There are a few conditions necessary to tear a hole in the ozone layer. Among them are chlorofluorocarbons (CFCs), manufactured chemicals that have been phased out of consumer products after they were banned in 1996, and halons, formerly found in fire extinguishers, which accumulate in the atmosphere after they're emitted during human activity.
These chemicals can remain in the atmosphere between 50 and 100 years. Because of their longevity, the ozone layer isn't expected to fully heal until the end of the 21st century, according to the Environmental Protection Agency.
How ozone holes form
When the Antarctic is cloaked in below-freezing darkness, polar vortexes can form -- those are swirls of stratospheric clouds that facilitate the reactions between CFCs and the ozone layer (holes typically form when the weather is -108.4 degrees Fahrenheit).
When conditions are right, and the first sunlight after winter arrives, the ozone breaks the CFC bond to release a chlorine atom, which can poke a hole in the ozone layer, according to NASA Ozone Watch.
It's much rarer for ozone holes to form in the Arctic, where the mountainous terrain at high altitudes makes it difficult for polar vortexes to form and sustain their power, Peuch said.
But the existence of this record-breaking hole means that conditions must have been right in the Arctic.
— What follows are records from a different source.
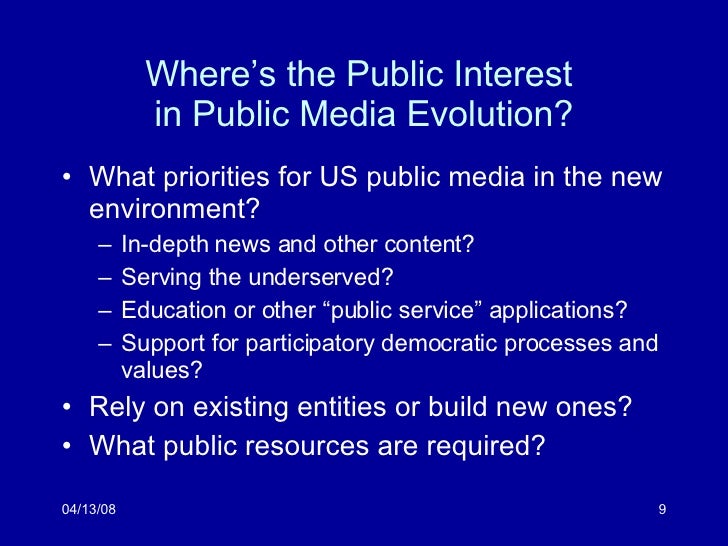 Where’s the Public Interest in Public Media Evolution?

• What priorities for US public media in the new environment?
– In-depth news and other content?
– Serving the underserved?
– Education or other “public service” applications?
– Support for participatory democratic processes and values?
• Rely on existing entities or build new ones?
• What public resources are required?

04/13/08

9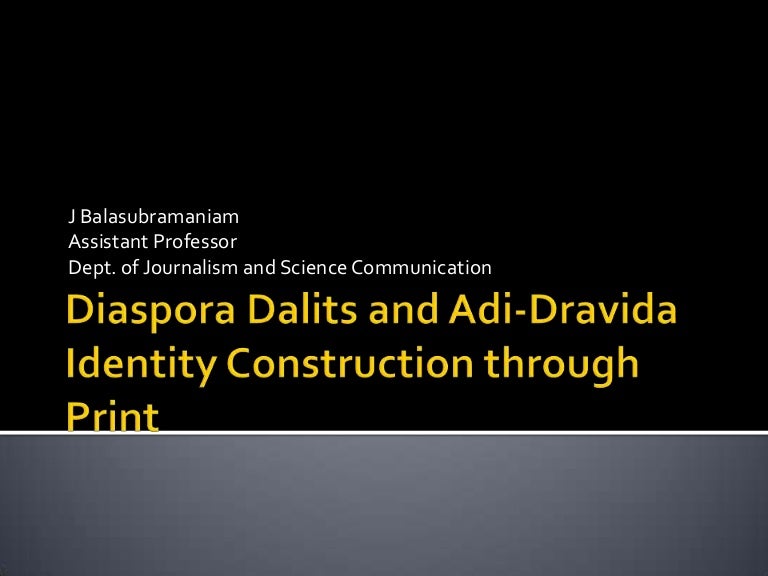 J Balasubramaniam
Assistant Professor
Dept. of Journalism and Science Communication

Diaspora Dalits and Adi-Dravida Identity Construction through Print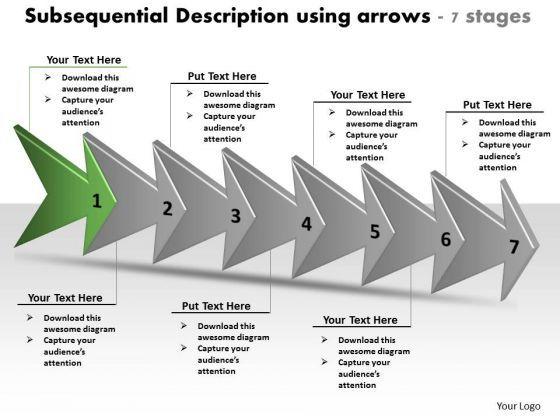 Subsequential Description using arrows - 7 stages

Your Text Here
➢ Download this awesome diagram
➢ Capture your audience's attention

Put Text Here
➢ Download this awesome diagram
➢ Capture your audience's attention

Your Text Here
➢ Download this awesome diagram
➢ Capture your audience's attention

Put Text Here
➢ Download this awesome diagram
➢ Capture your audience's attention

1 2 3 4 5 6 7

Your Text Here
➢ Download this awesome diagram
➢ Capture your audience's attention

Put Text Here
➢ Download this awesome diagram
➢ Capture your audience's attention

Your Text Here
➢ Download this awesome diagram
➢ Capture your audience's attention

Your Logo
Peuch said it's still not clear why this hole formed, though.
What the record-breaking hole means
The level of ozone fell steeply in the affected area throughout February and March, Peuch said.
As a result, the UV radiation that has made it to the Earth's surface is slightly higher than usual. But because the hole occurred in the winter into early spring, the UV index reached a high of 5, which is unusually high for this region but fairly normal for much of the United States, which hovers around an index of 5 or 6, according to the EPA's monthly UV averages.
This hole doesn't pose a huge deal for humans, though, Peuch said. Because the UV radiation is mostly affecting northern Greenland, which he said is sparsely populated, and the exposure won't last long, the effects of this ozone hole are minor.
One area that is of concern, he said, is how this could affect ecosystems in the area.
"That I cannot tell, but for human health, it's fairly moderate," he said.